Le rôle central des théâtres régionaux

Le TNA reste le navire amiral, mais les théâtres régionaux — Oran, Constantine, Batna, Annaba, Béjaïa — jouent un rôle crucial dans la formation, l’emploi des comédiens et la création. Ils accueillent :

  • des ateliers d’écriture,
  • des résidences de création,
  • des festivals locaux,
  • des échanges internationaux ponctuels.

Ces lieux, souvent sous-financés, sont pourtant la colonne vertébrale de la vie théâtrale en Algérie.

Pourquoi ces figures comptent encore aujourd’hui

De Kateb Yacine à Leila Touchi, ces artistes partagent une même conviction : le théâtre est un espace où l’on se parle sans filtre, où l’on se dispute, où l’on rit, où l’on se reconnaît. Leur héritage n’est pas figé. Il continue de nourrir :

  • les nouvelles écritures,
  • le théâtre étudiant,
  • les troupes indépendantes,
  • les scènes amazighes,
  • les festivals régionaux.

Pour le grand public, (re)découvrir ces voix, c’est retrouver une mémoire culturelle souvent absente des manuels. Pour les jeunes artistes, c’est une base pour inventer autre chose.

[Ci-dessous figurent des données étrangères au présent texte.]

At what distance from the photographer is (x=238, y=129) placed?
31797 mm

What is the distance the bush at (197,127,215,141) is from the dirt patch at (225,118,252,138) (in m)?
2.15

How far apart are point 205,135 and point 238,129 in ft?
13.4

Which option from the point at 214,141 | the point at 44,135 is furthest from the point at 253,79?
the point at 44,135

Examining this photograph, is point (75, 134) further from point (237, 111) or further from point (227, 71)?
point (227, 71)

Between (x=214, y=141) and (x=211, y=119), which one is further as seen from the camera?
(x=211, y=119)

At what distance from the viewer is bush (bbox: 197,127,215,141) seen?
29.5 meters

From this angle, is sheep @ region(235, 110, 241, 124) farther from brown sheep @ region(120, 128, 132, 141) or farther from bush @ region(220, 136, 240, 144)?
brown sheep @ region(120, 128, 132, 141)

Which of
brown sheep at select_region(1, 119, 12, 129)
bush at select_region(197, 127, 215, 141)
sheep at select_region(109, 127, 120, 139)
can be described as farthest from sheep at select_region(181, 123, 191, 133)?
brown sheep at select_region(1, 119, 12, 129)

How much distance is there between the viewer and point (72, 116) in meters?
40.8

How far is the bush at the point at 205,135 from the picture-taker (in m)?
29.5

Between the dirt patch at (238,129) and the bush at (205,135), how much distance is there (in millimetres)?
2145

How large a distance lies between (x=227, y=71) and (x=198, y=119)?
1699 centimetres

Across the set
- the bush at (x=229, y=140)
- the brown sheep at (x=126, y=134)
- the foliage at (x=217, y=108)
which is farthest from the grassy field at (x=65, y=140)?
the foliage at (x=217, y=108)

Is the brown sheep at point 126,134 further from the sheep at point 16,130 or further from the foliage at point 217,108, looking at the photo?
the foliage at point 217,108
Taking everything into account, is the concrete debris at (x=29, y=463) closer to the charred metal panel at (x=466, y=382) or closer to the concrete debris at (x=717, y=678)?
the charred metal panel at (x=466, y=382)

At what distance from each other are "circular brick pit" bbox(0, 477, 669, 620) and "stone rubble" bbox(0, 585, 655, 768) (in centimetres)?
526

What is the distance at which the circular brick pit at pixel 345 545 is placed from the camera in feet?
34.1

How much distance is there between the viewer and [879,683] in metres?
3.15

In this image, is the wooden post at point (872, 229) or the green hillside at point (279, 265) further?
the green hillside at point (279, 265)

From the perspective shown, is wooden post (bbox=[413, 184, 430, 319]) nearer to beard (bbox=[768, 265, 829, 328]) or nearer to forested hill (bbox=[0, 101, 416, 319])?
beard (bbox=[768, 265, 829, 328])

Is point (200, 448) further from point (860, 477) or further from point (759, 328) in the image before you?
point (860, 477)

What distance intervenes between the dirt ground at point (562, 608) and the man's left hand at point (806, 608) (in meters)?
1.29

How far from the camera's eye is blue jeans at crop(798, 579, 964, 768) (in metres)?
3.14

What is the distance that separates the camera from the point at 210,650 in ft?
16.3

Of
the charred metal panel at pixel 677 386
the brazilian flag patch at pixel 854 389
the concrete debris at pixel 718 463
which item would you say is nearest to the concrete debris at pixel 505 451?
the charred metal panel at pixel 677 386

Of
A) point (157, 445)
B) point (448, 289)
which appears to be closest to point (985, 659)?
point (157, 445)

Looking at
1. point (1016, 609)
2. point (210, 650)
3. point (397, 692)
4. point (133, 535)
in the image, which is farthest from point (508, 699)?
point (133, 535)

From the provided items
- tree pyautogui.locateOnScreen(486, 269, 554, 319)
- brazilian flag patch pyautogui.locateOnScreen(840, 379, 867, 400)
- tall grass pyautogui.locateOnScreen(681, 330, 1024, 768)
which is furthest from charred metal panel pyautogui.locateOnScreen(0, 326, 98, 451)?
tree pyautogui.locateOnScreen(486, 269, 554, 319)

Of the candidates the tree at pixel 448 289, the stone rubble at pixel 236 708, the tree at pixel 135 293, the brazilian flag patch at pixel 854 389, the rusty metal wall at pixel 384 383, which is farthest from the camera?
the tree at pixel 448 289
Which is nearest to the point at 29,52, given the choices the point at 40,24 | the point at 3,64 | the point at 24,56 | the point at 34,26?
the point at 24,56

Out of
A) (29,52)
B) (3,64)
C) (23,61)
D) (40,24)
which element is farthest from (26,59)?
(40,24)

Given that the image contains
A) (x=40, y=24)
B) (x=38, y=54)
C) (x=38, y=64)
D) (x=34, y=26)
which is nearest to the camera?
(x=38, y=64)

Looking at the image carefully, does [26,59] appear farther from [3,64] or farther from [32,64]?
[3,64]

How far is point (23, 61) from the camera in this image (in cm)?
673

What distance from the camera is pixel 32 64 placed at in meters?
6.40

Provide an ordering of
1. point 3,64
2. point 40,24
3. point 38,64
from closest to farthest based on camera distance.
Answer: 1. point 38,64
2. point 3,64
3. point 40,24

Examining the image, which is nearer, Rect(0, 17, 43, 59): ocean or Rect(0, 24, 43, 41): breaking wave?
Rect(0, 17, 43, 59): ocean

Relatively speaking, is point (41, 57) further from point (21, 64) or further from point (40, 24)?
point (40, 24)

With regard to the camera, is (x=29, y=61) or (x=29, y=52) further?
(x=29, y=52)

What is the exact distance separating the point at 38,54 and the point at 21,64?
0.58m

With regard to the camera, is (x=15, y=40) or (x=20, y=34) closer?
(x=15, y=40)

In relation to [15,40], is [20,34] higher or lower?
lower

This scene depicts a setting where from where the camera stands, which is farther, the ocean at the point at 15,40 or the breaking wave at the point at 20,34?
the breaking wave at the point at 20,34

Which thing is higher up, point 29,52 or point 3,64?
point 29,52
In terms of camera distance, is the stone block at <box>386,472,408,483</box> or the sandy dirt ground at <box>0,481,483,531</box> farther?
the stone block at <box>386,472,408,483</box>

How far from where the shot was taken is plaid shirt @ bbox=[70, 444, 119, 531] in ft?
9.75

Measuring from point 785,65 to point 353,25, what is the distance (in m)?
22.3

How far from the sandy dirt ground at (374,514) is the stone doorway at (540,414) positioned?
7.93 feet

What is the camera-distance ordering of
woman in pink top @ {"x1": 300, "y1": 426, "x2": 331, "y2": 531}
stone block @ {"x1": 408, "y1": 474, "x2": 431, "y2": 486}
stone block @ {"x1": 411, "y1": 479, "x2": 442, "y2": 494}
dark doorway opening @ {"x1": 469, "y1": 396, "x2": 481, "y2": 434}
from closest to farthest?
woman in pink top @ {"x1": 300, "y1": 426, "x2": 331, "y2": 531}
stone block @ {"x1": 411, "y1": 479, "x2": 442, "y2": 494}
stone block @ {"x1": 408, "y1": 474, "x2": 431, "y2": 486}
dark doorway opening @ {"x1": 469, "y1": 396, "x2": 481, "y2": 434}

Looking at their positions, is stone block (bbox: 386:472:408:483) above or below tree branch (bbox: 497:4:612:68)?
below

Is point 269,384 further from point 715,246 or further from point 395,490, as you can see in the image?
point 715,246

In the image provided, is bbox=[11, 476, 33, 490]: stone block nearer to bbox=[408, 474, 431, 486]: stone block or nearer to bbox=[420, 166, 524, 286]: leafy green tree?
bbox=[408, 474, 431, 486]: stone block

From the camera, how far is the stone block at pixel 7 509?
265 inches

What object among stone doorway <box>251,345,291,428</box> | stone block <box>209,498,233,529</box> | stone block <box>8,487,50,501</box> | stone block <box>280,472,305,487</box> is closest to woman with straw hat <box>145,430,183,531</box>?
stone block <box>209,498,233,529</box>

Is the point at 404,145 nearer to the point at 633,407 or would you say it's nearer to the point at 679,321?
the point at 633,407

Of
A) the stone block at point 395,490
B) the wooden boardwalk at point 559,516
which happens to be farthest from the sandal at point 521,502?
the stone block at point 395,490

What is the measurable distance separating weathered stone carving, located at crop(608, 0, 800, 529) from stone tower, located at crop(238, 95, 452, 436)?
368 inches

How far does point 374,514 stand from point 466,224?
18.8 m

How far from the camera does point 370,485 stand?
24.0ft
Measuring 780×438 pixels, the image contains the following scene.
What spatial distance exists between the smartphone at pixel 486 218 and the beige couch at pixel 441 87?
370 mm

FAQ – Théâtre algérien (2026)

Par où commencer pour découvrir le théâtre algérien ?
Les œuvres de Kateb Yacine, Alloula ou Kaki restent les portes d’entrée les plus accessibles. Les théâtres régionaux proposent aussi des programmations régulières.

Existe-t-il une scène contemporaine dynamique ?
Oui. De jeunes metteurs en scène et comédiens renouvellent les formes, souvent avec des créations légères, documentaires ou issues d’ateliers.

Peut-on voir ces pièces en ligne ?
Peu pour l’instant. Les captations circulent surtout dans les festivals et les institutions. Quelques extraits existent via les pages des théâtres régionaux.

Quelles sont les langues utilisées ?
Arabe dialectal, tamazight, français, parfois arabe littéraire. Le multilinguisme est une caractéristique de la scène algérienne.

Les femmes sont-elles présentes ?
De plus en plus : comédiennes, metteuses en scène, dramaturges, collectifs féminins. Leila Touchi en est l’une des principales figures actuelles.